Spatial question items
- - - -

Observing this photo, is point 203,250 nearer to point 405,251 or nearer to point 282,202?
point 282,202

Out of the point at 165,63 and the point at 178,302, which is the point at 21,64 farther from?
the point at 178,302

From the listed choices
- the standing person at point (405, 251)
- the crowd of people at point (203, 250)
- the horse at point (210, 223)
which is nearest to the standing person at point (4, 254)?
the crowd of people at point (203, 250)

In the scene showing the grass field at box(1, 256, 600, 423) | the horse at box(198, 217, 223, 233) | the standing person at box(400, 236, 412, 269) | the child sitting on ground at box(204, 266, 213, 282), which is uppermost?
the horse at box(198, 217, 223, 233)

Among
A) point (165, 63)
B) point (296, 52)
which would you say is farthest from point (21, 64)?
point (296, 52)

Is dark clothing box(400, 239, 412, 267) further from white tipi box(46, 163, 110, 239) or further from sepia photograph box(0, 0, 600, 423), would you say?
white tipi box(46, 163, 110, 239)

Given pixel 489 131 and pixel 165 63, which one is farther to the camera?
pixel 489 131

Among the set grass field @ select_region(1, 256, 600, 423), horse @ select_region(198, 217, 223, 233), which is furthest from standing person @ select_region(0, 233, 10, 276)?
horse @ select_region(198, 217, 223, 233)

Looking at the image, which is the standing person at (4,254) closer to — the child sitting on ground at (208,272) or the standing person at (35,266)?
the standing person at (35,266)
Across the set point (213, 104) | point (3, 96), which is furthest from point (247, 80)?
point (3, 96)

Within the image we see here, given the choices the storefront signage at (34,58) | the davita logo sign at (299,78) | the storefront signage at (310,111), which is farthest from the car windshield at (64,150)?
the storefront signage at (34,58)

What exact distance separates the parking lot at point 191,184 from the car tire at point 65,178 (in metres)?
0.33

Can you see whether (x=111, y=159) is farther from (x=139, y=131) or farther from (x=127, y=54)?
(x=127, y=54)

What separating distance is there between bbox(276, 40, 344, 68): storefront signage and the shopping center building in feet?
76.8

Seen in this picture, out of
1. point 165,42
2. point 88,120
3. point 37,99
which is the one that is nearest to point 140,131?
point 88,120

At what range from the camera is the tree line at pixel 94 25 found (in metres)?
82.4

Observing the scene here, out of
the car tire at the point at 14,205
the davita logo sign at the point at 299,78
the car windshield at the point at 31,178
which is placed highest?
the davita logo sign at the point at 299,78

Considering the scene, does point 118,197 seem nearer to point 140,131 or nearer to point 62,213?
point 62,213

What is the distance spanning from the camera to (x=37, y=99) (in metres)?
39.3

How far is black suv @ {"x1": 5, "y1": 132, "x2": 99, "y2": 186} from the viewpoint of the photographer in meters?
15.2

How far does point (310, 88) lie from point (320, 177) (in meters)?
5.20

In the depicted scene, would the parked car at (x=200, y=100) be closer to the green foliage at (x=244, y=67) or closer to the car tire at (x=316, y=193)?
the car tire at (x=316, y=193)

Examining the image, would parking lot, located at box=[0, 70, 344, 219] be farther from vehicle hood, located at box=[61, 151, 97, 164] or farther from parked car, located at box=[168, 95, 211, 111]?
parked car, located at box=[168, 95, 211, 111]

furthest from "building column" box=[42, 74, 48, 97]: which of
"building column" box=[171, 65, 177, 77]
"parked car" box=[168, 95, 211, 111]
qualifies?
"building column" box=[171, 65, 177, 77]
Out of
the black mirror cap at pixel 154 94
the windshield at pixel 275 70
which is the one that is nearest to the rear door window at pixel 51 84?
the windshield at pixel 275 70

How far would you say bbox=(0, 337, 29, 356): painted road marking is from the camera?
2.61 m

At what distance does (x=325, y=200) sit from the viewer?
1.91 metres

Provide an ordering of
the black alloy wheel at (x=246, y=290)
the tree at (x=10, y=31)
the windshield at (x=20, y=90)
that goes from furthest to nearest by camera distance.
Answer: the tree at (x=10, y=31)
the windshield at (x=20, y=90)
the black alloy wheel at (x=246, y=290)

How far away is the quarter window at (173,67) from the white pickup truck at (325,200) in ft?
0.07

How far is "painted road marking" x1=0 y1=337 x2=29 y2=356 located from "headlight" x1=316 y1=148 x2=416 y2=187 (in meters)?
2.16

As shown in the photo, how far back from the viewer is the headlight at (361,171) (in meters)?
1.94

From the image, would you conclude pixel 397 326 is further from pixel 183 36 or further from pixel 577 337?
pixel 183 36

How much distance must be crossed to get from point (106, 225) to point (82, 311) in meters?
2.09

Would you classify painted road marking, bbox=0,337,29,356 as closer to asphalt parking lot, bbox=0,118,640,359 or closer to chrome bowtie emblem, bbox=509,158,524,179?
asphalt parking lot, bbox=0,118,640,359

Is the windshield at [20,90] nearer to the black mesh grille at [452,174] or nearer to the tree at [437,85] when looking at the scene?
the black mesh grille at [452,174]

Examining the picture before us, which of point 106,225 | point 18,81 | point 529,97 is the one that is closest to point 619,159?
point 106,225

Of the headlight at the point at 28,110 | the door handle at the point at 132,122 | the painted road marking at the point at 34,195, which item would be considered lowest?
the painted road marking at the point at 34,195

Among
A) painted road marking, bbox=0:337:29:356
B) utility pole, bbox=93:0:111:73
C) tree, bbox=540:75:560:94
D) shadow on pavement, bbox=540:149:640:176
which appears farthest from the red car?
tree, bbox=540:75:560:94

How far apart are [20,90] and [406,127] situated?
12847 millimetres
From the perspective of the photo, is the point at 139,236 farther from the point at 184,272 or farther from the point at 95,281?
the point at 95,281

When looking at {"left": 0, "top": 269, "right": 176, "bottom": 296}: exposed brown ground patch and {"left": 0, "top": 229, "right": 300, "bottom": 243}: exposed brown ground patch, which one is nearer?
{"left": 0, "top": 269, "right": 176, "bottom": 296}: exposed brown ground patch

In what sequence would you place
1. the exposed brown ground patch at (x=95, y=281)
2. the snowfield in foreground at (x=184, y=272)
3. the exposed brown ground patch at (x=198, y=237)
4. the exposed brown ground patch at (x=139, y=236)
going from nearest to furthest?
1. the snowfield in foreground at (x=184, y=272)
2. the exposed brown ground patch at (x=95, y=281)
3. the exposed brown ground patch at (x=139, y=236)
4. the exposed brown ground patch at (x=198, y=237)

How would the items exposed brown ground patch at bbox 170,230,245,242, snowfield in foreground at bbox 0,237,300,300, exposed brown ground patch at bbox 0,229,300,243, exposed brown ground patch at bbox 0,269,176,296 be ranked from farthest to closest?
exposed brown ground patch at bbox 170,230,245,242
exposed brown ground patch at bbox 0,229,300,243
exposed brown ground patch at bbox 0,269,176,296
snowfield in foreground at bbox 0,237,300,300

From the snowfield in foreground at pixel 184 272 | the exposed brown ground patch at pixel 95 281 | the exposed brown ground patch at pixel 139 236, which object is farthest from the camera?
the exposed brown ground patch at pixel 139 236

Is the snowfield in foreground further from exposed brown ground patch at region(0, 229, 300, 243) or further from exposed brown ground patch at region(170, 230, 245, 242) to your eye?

- - - -

▸ Exercise requirements:
Replace "grass field" with "meadow" everywhere in the items above and write out all their lines again with nothing else changed.

▸ Result of the exercise:
Observing this photo, is point 203,250 nearer to point 405,251 or nearer to point 282,202?
point 282,202

Out of the point at 165,63 and the point at 178,302, which is the point at 21,64 farther from?
the point at 178,302

From the listed choices
- the standing person at point (405, 251)
- the crowd of people at point (203, 250)
- the horse at point (210, 223)
which is nearest to the standing person at point (4, 254)?
the crowd of people at point (203, 250)

In the scene showing the meadow at box(1, 256, 600, 423) | the horse at box(198, 217, 223, 233) | the standing person at box(400, 236, 412, 269) | the child sitting on ground at box(204, 266, 213, 282), which is uppermost?
the horse at box(198, 217, 223, 233)

Among
A) point (165, 63)
B) point (296, 52)
which would you say is farthest from point (21, 64)?
point (296, 52)

Is dark clothing box(400, 239, 412, 267) further from white tipi box(46, 163, 110, 239) or further from sepia photograph box(0, 0, 600, 423), would you say?
white tipi box(46, 163, 110, 239)

Given pixel 489 131 and pixel 165 63, which one is farther to the camera?
pixel 489 131

Among the set meadow @ select_region(1, 256, 600, 423), horse @ select_region(198, 217, 223, 233), which is furthest from standing person @ select_region(0, 233, 10, 276)?
horse @ select_region(198, 217, 223, 233)

Looking at the image, which is the standing person at (4,254) closer to — the child sitting on ground at (208,272) or the standing person at (35,266)?
the standing person at (35,266)
Across the set point (213, 104) | point (3, 96), which is furthest from point (247, 80)?
point (3, 96)

Within the image we see here, given the choices the storefront signage at (34,58) | the davita logo sign at (299,78) | the storefront signage at (310,111), which is farthest from the car windshield at (64,150)?
the storefront signage at (34,58)

What exact distance separates the parking lot at point 191,184 from the car tire at point 65,178 (in metres)?
0.33

Can you see whether (x=111, y=159) is farther from (x=139, y=131) or farther from (x=127, y=54)?
(x=127, y=54)

What separating distance is there between bbox(276, 40, 344, 68): storefront signage and the shopping center building in feet?
76.8

Seen in this picture, out of
1. point 165,42
2. point 88,120
3. point 37,99
which is the one that is nearest to point 140,131?
point 88,120

At what range from the camera is the tree line at pixel 94 25 found (in metres)?
82.4

Observing the scene here, out of
the car tire at the point at 14,205
the davita logo sign at the point at 299,78
the car windshield at the point at 31,178
which is placed highest?
the davita logo sign at the point at 299,78

Considering the scene, does point 118,197 seem nearer to point 140,131 or nearer to point 62,213?
point 62,213

What is the distance spanning from the camera to (x=37, y=99) (in metres)?
39.3

How far is black suv @ {"x1": 5, "y1": 132, "x2": 99, "y2": 186} from the viewpoint of the photographer in meters?
15.2

How far does point (310, 88) lie from point (320, 177) (in meters)?
5.20

In the depicted scene, would the parked car at (x=200, y=100) be closer to the green foliage at (x=244, y=67) or closer to the car tire at (x=316, y=193)?
the car tire at (x=316, y=193)

Examining the image, would parking lot, located at box=[0, 70, 344, 219] be farther from vehicle hood, located at box=[61, 151, 97, 164] or farther from parked car, located at box=[168, 95, 211, 111]?
parked car, located at box=[168, 95, 211, 111]

furthest from "building column" box=[42, 74, 48, 97]: which of
"building column" box=[171, 65, 177, 77]
"parked car" box=[168, 95, 211, 111]
qualifies?
"building column" box=[171, 65, 177, 77]
Out of
the black mirror cap at pixel 154 94
the windshield at pixel 275 70
which is the one that is nearest to the rear door window at pixel 51 84?
the windshield at pixel 275 70

How far would you say bbox=(0, 337, 29, 356): painted road marking is from the camera?
2.61 m

At what distance does (x=325, y=200) sit from the viewer?
1.91 metres

Provide an ordering of
the black alloy wheel at (x=246, y=290)
the tree at (x=10, y=31)
the windshield at (x=20, y=90)
that goes from furthest to nearest by camera distance.
Answer: the tree at (x=10, y=31)
the windshield at (x=20, y=90)
the black alloy wheel at (x=246, y=290)

How far away is the quarter window at (173,67) from the white pickup truck at (325,200) in ft?
0.07

How far is "painted road marking" x1=0 y1=337 x2=29 y2=356 located from "headlight" x1=316 y1=148 x2=416 y2=187 (in meters)?
2.16

As shown in the photo, how far back from the viewer is the headlight at (361,171) (in meters)?
1.94

From the image, would you conclude pixel 397 326 is further from pixel 183 36 or further from pixel 577 337?
pixel 183 36

How much distance must be crossed to get from point (106, 225) to point (82, 311) in meters?
2.09

Would you classify painted road marking, bbox=0,337,29,356 as closer to asphalt parking lot, bbox=0,118,640,359 or closer to chrome bowtie emblem, bbox=509,158,524,179?
asphalt parking lot, bbox=0,118,640,359

Is the windshield at [20,90] nearer to the black mesh grille at [452,174] or nearer to the tree at [437,85] when looking at the scene?
the black mesh grille at [452,174]

Examining the picture before us, which of point 106,225 | point 18,81 | point 529,97 is the one that is closest to point 619,159?
point 106,225

Of the headlight at the point at 28,110 | the door handle at the point at 132,122 | the painted road marking at the point at 34,195, which item would be considered lowest?
the painted road marking at the point at 34,195

Among
A) painted road marking, bbox=0:337:29:356
B) utility pole, bbox=93:0:111:73
C) tree, bbox=540:75:560:94
D) shadow on pavement, bbox=540:149:640:176
which appears farthest from the red car?
tree, bbox=540:75:560:94

How far apart are [20,90] and [406,127] situated?
12847 millimetres
From the perspective of the photo, is the point at 139,236 farther from the point at 184,272 or farther from the point at 95,281?
the point at 95,281

When looking at {"left": 0, "top": 269, "right": 176, "bottom": 296}: exposed brown ground patch and {"left": 0, "top": 229, "right": 300, "bottom": 243}: exposed brown ground patch, which one is nearer?
{"left": 0, "top": 269, "right": 176, "bottom": 296}: exposed brown ground patch

In what sequence would you place
1. the exposed brown ground patch at (x=95, y=281)
2. the snowfield in foreground at (x=184, y=272)
3. the exposed brown ground patch at (x=198, y=237)
4. the exposed brown ground patch at (x=139, y=236)
going from nearest to furthest?
1. the snowfield in foreground at (x=184, y=272)
2. the exposed brown ground patch at (x=95, y=281)
3. the exposed brown ground patch at (x=139, y=236)
4. the exposed brown ground patch at (x=198, y=237)

How would the items exposed brown ground patch at bbox 170,230,245,242, snowfield in foreground at bbox 0,237,300,300, exposed brown ground patch at bbox 0,229,300,243, exposed brown ground patch at bbox 0,269,176,296 be ranked from farthest to closest?
exposed brown ground patch at bbox 170,230,245,242
exposed brown ground patch at bbox 0,229,300,243
exposed brown ground patch at bbox 0,269,176,296
snowfield in foreground at bbox 0,237,300,300

From the snowfield in foreground at pixel 184 272 | the exposed brown ground patch at pixel 95 281 | the exposed brown ground patch at pixel 139 236, which object is farthest from the camera?
the exposed brown ground patch at pixel 139 236

Is the snowfield in foreground further from exposed brown ground patch at region(0, 229, 300, 243) or further from exposed brown ground patch at region(170, 230, 245, 242) to your eye?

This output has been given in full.